The Advocate General concludes that beyond the categories above referred to, third-country nationals, cannot be deemed to be legally resident in the sense of Regulation 1231/2010, and as a consequence, may not invoke (Title II of) Regulation 883/2004 and Regulation 987/2009.
With simple words, the competent authority of the Member State of employment, may not issue the Portable Document A1, to third-country nationals who work in various Member States on a temporary basis, and reside outside of the European Union (lawful stay in the European Union covered by short-stay visa).
Insights on and beyond the Opinion
1 The reasoning disregards long stay visas in the sense of Regulation 265/2010, amending the Convention Implementing the Schengen Agreement and Regulation 562/2006 as regards movement of persons with a long-stay visa.
May a VLS-TS visa holder (i.e. long stay visa issued by France), invoke (Title II of) Regulation 883/2004 and Regulation 987/2009? The response should be positive.
2 The Opinion is based inter alia on the fact that the third-country nationals concerned, have stayed in the Schengen territory for a period beyond 90 days in any 180-day period, enforcing the right to obtain national visas.

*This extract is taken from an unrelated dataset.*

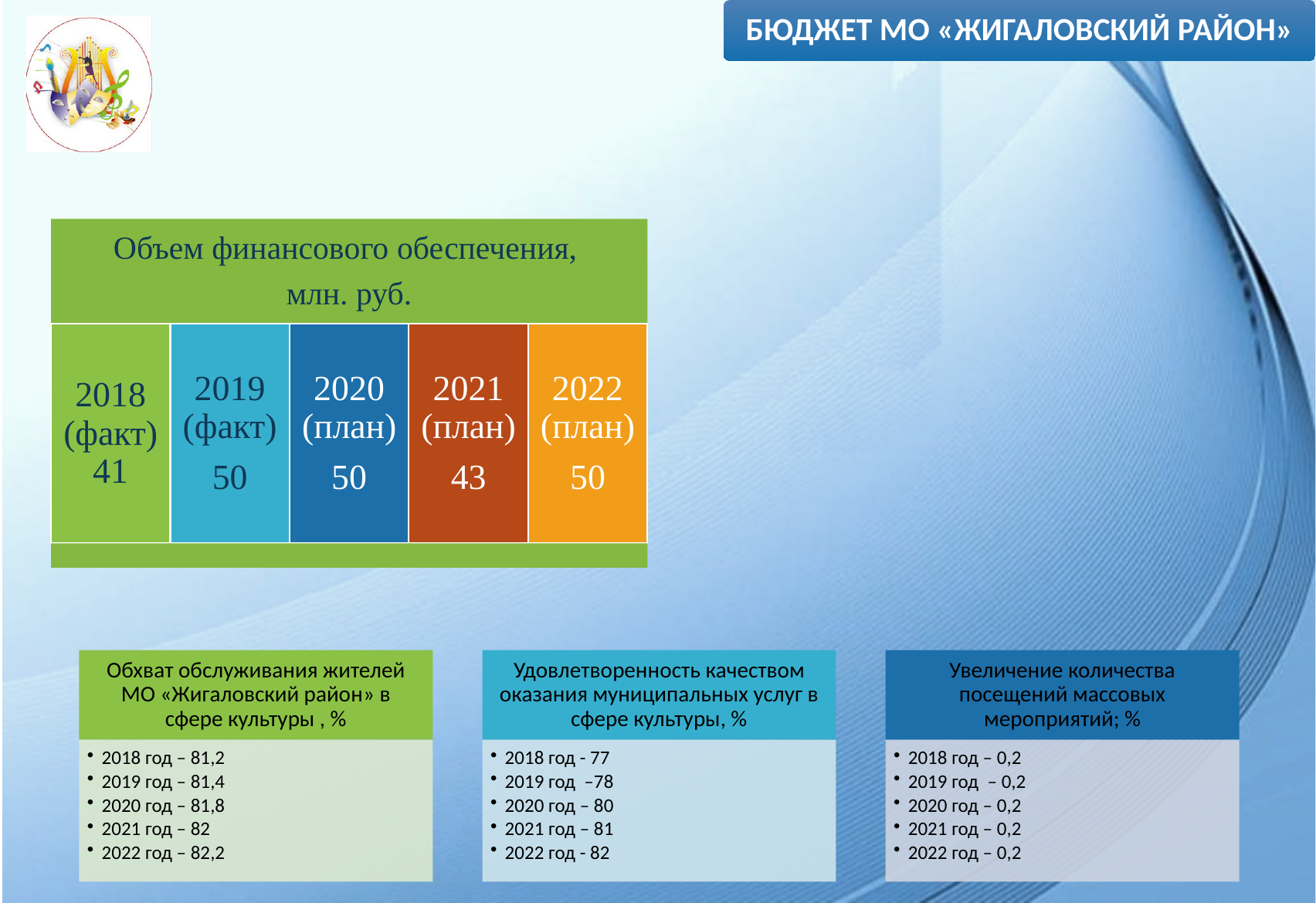
What is the value for 2018 (факт) in the chart "Объем финансового обеспечения, млн. руб."? 41 Which is larger in the chart "Объем финансового обеспечения, млн. руб.": the value for 2021 (план) or the value for 2022 (план)? 2022 (план) What colour is the column for 2021 (план) in the chart "Объем финансового обеспечения, млн. руб."? Brown (dark orange) What is the difference between the values for 2019 (факт) and 2018 (факт) in the chart "Объем финансового обеспечения, млн. руб."? 9 Which year has the lowest value in the chart "Объем финансового обеспечения, млн. руб."? 2018 (факт) How many years are shown in the chart "Объем финансового обеспечения, млн. руб."? 5 What is the difference between the values for 2020 (план) and 2021 (план) in the chart "Объем финансового обеспечения, млн. руб."? 7 What is the value for 2022 (план) in the chart "Объем финансового обеспечения, млн. руб."? 50 What is the title of the chart on the slide? Объем финансового обеспечения, млн. руб. What is the value for 2019 (факт) in the chart "Объем финансового обеспечения, млн. руб."? 50 What is the value for 2021 (план) in the chart "Объем финансового обеспечения, млн. руб."? 43 How many of the years in the chart "Объем финансового обеспечения, млн. руб." are labelled as план? 3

They could instead obtain residence permits, on grounds of the Single Permit Directive.
Provided that the duration of stay does not exceed 90 days in any 180-day period, on the one hand, pursuant to Article 3.1(a) Single Permit Directive, the said directive applies to “third-country nationals who apply to reside in a Member States for the purpose of work”, and on the other hand, pursuant to Article 3.4, the provisions of Chapter II (Single application procedure and single permit), “shall not apply to third-country nationals who are allowed to work on the basis of a visa”.
Third-country nationals intend to stay for work, for a duration does not exceed 90 days in any 180-day period, can be submitted to the obligation to hold a work permit, however, do not have the choice to be issued a residence permit.

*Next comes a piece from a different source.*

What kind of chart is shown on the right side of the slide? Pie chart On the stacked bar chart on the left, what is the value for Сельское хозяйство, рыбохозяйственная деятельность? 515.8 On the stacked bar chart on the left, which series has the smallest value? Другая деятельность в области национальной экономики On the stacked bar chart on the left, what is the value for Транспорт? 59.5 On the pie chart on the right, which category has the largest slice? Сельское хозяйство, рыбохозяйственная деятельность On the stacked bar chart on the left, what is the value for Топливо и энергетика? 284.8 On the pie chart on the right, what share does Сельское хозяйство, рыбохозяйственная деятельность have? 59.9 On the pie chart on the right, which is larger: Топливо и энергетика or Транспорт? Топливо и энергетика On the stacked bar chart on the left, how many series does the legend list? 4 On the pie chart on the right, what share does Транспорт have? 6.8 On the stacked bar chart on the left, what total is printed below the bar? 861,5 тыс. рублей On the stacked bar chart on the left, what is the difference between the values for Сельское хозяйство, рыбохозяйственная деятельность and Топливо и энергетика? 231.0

In any circumstances, the question is whether third-country nationals who pursue gainful employment in a Member State, and on behalf of their employer, perform work activities in other Member States, covered by short-stay Schengen visa (complemented or not by national visa), shall be subject to the legislation of two Member States. Alternatively, they shall be subject only to the legislation of the Member State of employment, and as regards the other Member States where work activity will be carried out, covered by the private health insurance should have been contracted in their country of residence pursuant to Article 15 Schengen Visa Code? It appears from the Opinion that the latter situation would be relevant.
Another question would be the determination of the employment status in the “host” Member State.
Advocate General Wahl, rules out not only the relevance of Article 56TFEU (freedom to provide services), but merely the status of “posted worker”.
It must be observed that the social security coordination regulations and the Directive 96/71/EC (Posted Workers Directive) are hermetic instruments.
As the case at issue, the third-country nationals have an employment contract with the Dutch employer, and have social security cover in the Netherlands.
The definition of posted worker provided for by Article 2 Directive 96/71/EC, does not contain any reference to the residence status.
Pursuant to Article 8 Regulation 593/2008 (Rome I), where the country from which the employee habitually carries out his work cannot be determined, the place of business through which the employee was engaged must be considered.
Lastly, in C-18/17 (Danieli and Others), Advocate General Wahl took the view that: “the directive applies to a wide array of situations in which workers are transferred from one Member State to another in the context of cross-border provision of services” (i.e. the Posting of Workers Directive).